Anyway, this movie is non-stop movers and shakers, getting into hijinx and spitting out dialogue with crazy eyes and winsome 70s songs. A rascally pair of lovebird con-artists-- these characters are like finger-guns in a photograph. THE BEST. It's rare that I expect a movie to be perfect and then it's even better. The story is frenetic and never-ending. And funny too. You don't really expect it to make you laugh the whole time, but it does. Jennifer Lawrence is funny in the way Cameron Diaz always thinks she is. It's kinda irritating. Like my friend who called yesterday to tell me she's pregnant again, they bought a house, she got a promotion, her husband got a promotion, she lost weight and reconnected with her estranged sister. MERRY CHRISTMAS, PERFECT LIFE. Are you going to win the lottery too?! No, I'm very happy for her. But come on, Jennifer Lawrence. Stop making us all feel so unaccomplished.

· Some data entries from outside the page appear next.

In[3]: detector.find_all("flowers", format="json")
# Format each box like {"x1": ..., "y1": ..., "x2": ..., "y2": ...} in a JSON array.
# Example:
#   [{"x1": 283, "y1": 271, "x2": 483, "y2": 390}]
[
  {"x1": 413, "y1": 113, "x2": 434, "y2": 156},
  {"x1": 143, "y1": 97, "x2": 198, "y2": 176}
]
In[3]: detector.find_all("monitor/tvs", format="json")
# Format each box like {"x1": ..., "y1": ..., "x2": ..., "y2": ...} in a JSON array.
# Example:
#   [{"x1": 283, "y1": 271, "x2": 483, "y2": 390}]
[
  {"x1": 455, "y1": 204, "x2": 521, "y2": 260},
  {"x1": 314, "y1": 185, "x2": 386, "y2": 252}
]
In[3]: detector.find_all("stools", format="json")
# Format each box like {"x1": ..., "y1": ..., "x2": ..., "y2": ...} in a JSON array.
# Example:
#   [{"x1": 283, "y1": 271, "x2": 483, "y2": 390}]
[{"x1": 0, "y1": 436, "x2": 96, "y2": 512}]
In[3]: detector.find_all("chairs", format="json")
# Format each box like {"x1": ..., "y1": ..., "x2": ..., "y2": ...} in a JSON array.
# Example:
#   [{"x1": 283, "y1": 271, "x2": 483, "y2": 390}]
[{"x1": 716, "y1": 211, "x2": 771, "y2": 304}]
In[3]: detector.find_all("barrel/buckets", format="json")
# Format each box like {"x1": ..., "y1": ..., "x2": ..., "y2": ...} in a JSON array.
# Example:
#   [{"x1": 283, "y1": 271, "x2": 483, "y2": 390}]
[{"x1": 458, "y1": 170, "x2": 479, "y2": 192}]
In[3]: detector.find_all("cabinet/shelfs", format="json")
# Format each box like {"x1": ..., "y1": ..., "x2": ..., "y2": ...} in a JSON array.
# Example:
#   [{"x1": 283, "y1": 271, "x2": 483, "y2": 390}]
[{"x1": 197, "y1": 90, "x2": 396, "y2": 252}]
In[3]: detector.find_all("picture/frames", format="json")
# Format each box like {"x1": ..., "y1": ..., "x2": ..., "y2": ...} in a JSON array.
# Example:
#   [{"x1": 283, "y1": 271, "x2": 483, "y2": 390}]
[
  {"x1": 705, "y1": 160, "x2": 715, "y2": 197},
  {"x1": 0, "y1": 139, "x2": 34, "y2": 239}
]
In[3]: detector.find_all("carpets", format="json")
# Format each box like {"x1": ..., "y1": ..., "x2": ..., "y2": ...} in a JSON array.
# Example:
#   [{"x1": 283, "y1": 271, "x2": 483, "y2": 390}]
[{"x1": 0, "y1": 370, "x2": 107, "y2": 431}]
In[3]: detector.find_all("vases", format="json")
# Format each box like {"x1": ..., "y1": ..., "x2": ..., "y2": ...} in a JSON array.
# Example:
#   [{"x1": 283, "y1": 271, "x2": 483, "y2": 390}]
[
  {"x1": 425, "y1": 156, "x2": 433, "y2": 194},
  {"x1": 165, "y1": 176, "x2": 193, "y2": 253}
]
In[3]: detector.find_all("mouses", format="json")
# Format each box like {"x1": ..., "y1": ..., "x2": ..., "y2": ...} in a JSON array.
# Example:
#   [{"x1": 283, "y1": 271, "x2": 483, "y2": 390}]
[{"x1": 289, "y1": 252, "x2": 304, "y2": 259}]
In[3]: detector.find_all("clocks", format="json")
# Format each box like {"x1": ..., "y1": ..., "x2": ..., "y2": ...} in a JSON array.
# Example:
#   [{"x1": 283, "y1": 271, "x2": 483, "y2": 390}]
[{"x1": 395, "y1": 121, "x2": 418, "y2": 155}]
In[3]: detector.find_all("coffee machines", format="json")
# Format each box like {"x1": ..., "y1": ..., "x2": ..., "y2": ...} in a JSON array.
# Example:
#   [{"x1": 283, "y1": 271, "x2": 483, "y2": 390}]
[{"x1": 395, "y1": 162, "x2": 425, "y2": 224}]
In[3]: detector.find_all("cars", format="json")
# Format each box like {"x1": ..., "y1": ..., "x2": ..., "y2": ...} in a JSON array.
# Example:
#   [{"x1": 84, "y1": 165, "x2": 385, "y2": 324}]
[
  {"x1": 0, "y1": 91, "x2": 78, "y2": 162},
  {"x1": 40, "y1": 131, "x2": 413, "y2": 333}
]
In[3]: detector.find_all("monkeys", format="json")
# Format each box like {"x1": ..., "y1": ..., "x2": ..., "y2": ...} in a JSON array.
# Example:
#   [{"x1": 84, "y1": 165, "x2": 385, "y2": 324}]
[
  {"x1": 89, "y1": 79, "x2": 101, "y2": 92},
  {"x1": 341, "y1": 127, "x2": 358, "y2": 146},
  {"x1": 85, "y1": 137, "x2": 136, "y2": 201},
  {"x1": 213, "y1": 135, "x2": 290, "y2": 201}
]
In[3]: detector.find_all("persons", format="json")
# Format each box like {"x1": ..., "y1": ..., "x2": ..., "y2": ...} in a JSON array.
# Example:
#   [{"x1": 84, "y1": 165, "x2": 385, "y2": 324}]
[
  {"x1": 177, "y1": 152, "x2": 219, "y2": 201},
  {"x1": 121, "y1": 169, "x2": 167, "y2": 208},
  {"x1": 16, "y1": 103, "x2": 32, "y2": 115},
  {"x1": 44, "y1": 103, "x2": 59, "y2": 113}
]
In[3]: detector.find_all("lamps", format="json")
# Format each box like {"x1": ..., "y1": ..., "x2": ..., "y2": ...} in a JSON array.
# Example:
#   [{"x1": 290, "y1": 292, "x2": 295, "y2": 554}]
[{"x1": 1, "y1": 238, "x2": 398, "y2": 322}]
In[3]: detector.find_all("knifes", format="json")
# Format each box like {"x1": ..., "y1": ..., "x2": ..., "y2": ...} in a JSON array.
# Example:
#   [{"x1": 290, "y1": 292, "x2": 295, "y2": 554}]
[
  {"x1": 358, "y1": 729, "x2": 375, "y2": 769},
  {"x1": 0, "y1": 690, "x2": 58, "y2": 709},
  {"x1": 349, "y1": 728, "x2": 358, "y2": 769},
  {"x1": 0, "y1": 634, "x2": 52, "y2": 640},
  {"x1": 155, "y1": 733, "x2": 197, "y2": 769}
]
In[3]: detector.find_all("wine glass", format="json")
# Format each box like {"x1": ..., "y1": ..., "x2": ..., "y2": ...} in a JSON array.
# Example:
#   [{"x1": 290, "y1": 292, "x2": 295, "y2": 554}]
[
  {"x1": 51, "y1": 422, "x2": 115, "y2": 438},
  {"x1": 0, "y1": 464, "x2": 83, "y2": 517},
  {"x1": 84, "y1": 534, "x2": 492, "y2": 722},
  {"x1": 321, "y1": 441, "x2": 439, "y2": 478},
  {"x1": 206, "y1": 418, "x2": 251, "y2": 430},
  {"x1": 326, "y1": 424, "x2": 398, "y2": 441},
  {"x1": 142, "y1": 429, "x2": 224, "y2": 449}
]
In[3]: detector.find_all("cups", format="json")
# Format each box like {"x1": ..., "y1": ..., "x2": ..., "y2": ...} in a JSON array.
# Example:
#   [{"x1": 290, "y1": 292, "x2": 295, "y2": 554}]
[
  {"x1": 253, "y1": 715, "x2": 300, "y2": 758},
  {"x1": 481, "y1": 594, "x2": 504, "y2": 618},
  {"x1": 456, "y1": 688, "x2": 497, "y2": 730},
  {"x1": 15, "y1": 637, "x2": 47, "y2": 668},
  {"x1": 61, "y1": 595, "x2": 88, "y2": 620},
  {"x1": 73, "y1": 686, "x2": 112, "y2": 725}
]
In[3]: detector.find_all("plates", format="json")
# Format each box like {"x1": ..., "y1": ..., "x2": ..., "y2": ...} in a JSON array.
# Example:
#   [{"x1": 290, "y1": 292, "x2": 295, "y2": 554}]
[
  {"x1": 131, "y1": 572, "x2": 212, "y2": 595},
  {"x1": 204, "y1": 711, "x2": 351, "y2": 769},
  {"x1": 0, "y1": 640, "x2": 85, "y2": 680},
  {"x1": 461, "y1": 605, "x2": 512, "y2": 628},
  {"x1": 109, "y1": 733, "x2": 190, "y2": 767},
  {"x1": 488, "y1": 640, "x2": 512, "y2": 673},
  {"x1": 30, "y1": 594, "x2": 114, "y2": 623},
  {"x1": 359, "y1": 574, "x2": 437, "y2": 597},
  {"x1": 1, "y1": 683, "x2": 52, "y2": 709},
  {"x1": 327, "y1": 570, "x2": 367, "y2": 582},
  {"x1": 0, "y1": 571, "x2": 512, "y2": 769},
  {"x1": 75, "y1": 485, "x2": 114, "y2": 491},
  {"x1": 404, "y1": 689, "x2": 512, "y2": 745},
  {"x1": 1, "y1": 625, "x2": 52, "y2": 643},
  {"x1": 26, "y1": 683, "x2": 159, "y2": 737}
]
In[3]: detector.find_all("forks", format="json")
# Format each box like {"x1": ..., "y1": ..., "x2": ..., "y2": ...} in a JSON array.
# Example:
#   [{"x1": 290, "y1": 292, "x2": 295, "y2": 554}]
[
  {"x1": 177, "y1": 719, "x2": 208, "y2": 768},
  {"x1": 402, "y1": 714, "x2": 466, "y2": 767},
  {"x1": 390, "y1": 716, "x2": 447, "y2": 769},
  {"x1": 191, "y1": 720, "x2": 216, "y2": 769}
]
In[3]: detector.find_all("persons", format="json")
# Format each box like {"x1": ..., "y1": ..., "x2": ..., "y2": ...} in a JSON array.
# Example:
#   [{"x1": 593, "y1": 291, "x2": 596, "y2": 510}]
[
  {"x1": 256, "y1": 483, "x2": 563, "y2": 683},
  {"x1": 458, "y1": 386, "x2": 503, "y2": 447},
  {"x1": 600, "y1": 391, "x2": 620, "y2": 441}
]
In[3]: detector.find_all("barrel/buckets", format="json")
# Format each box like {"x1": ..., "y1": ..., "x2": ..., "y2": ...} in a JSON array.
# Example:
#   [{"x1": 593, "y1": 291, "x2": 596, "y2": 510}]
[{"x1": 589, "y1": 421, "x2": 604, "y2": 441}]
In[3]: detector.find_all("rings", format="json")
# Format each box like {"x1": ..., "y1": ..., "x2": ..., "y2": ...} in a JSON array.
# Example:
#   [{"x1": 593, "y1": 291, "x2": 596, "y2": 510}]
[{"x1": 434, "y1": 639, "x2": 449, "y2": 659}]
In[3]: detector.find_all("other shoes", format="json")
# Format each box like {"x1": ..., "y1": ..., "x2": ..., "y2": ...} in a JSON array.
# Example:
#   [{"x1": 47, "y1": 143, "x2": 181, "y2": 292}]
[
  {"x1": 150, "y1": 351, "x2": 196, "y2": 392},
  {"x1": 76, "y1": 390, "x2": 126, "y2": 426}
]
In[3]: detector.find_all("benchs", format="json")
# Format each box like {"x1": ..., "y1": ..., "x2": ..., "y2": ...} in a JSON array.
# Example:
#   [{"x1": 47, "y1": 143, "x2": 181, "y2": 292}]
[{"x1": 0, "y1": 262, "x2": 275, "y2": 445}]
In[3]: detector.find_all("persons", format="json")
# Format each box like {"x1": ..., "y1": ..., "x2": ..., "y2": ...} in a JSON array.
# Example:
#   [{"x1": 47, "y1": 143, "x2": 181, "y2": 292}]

Overall, the movie is lots of silly and dramatic people amusing you with absurd hairstyles and endless off-screen coke shenanigans, plus exceptional acting. Louis CK is there too! Christian Bale got fat and dances to jazz! Bradley Cooper impersonates Louis CK! Jennifer Lawrence sets things on fire! Jeremy Renner's hair makes him 8 feet tall!
Anchorman 2
Well. This just is what it is. If you eat a double-dosed pot cookie, you won't regret watching this sequel that is exactly as good as the Hangover 2. There aren't really any new jokes, but those old ones aren't bad to hear repeated. Not necessary to hear repeated, but it's better to see this movie than to spend another evening on the brown suede loveseat you begged off your mom, eating chips and pressing "refresh" on the Jezebel homepage.
I also played poker this Christmas for the first time in my life and all these 70s themed activities are making me strongly consider buying this coat, because I make terrible decisions across the board.